My solution was to use a more .NET approach: StreamReader + StreamWriter.
See this answer for a great answer discussing the perf: In Powershell, what's the most efficient way to split a large text file by record type?
Below is my solution. Yes, it uses a temporary file, but in my case, it didn't matter (it was a freaking huge SQL table creation and insert statements file):
PS> (measure-command{
$i = 0
$ins = New-Object System.IO.StreamReader "in/file/pa.th"
$outs = New-Object System.IO.StreamWriter "out/file/pa.th"

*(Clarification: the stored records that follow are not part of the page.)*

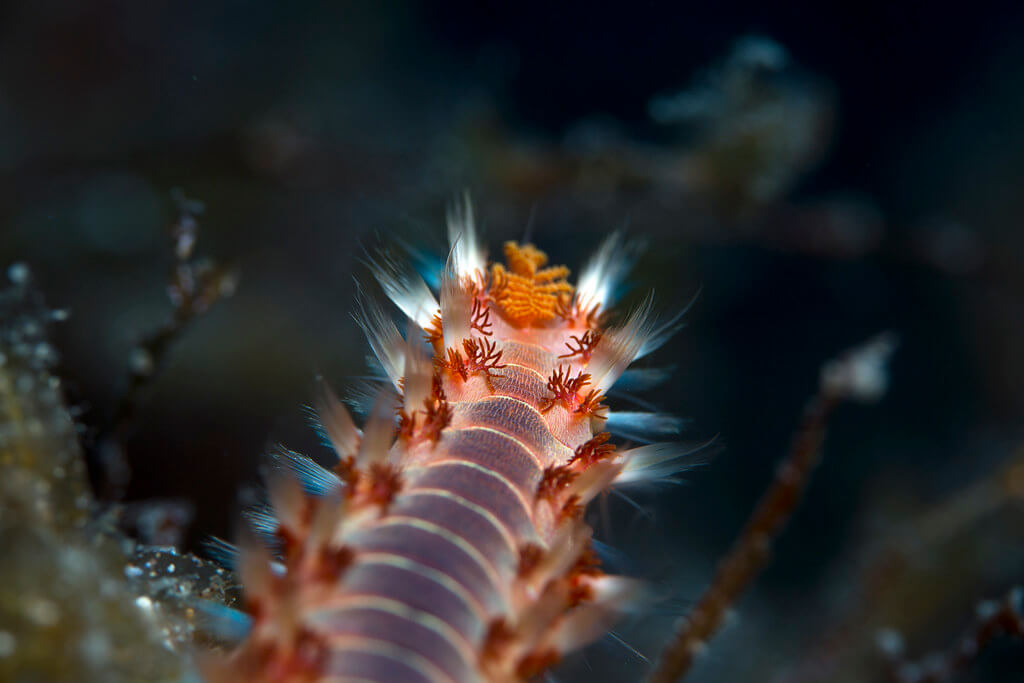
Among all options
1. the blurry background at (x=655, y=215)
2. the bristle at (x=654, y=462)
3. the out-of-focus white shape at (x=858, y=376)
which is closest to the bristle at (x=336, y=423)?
the bristle at (x=654, y=462)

while( !$ins.EndOfStream ) {
$line = $ins.ReadLine();
if( $i -ne 0 ) {
$outs.WriteLine($line);
}
$i = $i+1;
}
$outs.Close();
$ins.Close();
}).TotalSeconds
It returned:
188.1224443
Inspired by AASoft's answer, I went out to improve it a bit more:
Avoid the loop variable $i and the comparison with 0 in every loop
Wrap the execution into a try..finally block to always close the files in use
Make the solution work for an arbitrary number of lines to remove from the beginning of the file
Use a variable $p to reference the current directory
These changes lead to the following code:
$p = (Get-Location).Path
(Measure-Command {
# Number of lines to skip
$skip = 1
$ins = New-Object System.IO.StreamReader ($p + "\test.log")

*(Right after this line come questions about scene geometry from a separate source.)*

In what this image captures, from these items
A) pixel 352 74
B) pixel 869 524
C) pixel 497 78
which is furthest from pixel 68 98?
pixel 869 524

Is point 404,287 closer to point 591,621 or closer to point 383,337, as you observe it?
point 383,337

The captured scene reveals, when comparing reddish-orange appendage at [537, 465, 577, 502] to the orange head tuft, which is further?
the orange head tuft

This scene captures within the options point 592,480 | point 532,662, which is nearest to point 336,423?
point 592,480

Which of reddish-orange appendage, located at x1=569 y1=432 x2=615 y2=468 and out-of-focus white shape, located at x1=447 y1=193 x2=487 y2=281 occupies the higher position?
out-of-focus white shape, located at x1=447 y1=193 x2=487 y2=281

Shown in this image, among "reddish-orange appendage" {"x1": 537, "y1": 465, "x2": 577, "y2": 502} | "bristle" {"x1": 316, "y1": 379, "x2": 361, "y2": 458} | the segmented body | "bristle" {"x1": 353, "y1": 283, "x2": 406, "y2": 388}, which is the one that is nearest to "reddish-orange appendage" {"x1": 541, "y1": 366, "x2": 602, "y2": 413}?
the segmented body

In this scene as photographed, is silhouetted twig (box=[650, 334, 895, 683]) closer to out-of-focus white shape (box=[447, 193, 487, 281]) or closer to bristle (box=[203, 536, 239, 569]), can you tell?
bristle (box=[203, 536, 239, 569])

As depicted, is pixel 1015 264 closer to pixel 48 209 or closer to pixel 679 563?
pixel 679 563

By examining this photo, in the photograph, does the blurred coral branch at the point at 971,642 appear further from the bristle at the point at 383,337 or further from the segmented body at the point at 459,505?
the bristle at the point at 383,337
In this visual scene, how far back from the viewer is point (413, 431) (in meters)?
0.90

$outs = New-Object System.IO.StreamWriter ($p + "\test-1.log")
try {
# Skip the first N lines, but allow for fewer than N, as well
for( $s = 1; $s -le $skip -and !$ins.EndOfStream; $s++ ) {
$ins.ReadLine()
}
while( !$ins.EndOfStream ) {
$outs.WriteLine( $ins.ReadLine() )
}
}
finally {
$outs.Close()
$ins.Close()
}
}).TotalSeconds
The first change brought the processing time for my 60 MB file down from 5.3s to 4s. The rest of the changes is more cosmetic.
$x = get-content $file
$x[1..$x.count] | set-content $file
Just that much. Long boring explanation follows. Get-content returns an array. We can "index into" array variables, as demonstrated in this and other Scripting Guys posts.

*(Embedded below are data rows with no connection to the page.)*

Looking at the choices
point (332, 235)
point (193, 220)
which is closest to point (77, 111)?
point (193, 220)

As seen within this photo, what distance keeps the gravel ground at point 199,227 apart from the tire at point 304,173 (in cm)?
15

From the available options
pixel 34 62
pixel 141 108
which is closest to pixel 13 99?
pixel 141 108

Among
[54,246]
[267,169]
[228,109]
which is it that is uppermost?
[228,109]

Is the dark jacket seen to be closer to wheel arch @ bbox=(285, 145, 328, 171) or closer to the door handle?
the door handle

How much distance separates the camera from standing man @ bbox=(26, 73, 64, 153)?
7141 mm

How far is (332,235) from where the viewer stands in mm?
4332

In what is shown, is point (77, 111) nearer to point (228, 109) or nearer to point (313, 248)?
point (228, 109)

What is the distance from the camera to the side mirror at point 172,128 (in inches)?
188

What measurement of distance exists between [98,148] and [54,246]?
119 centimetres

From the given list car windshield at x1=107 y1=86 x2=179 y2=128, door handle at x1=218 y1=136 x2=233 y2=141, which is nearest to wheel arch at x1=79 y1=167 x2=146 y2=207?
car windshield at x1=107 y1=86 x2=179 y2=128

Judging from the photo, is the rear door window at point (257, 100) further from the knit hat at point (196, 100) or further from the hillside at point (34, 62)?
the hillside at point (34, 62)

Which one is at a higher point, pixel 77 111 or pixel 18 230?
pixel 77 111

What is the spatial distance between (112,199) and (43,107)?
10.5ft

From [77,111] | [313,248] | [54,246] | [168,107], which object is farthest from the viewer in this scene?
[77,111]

For example, if we define an array variable like this,
$array = #("first item","second item","third item")
so $array returns
first item
second item
third item
then we can "index into" that array to retrieve only its 1st element
$array[0]
or only its 2nd
$array[1]
or a range of index values from the 2nd through the last.
$array[1..$array.count]
I just learned from a website:
Get-ChildItem *.txt | ForEach-Object { (get-Content $_) | Where-Object {(1) -notcontains $_.ReadCount } | Set-Content -path $_ }
Or you can use the aliases to make it short, like:
gci *.txt | % { (gc $_) | ? { (1) -notcontains $_.ReadCount } | sc -path $_ }
Another approach to remove the first line from file, using multiple assignment technique. Refer Link
$firstLine, $restOfDocument = Get-Content -Path $filename
$modifiedContent = $restOfDocument
$modifiedContent | Out-String | Set-Content $filename
skip` didn't work, so my workaround is
$LinesCount = $(get-content $file).Count
get-content $file |
select -Last $($LinesCount-1) |
set-content "$file-temp"
move "$file-temp" $file -Force
Following on from Michael Soren's answer.
If you want to edit all .txt files in the current directory and remove the first line from each.
Get-ChildItem (Get-Location).Path -Filter *.txt |
Foreach-Object {
(Get-Content $_.FullName | Select-Object -Skip 1) | Set-Content $_.FullName
}
For smaller files you could use this:
& C:\windows\system32\more +1 oldfile.csv > newfile.csv | out-null
... but it's not very effective at processing my example file of 16MB. It doesn't seem to terminate and release the lock on newfile.csv.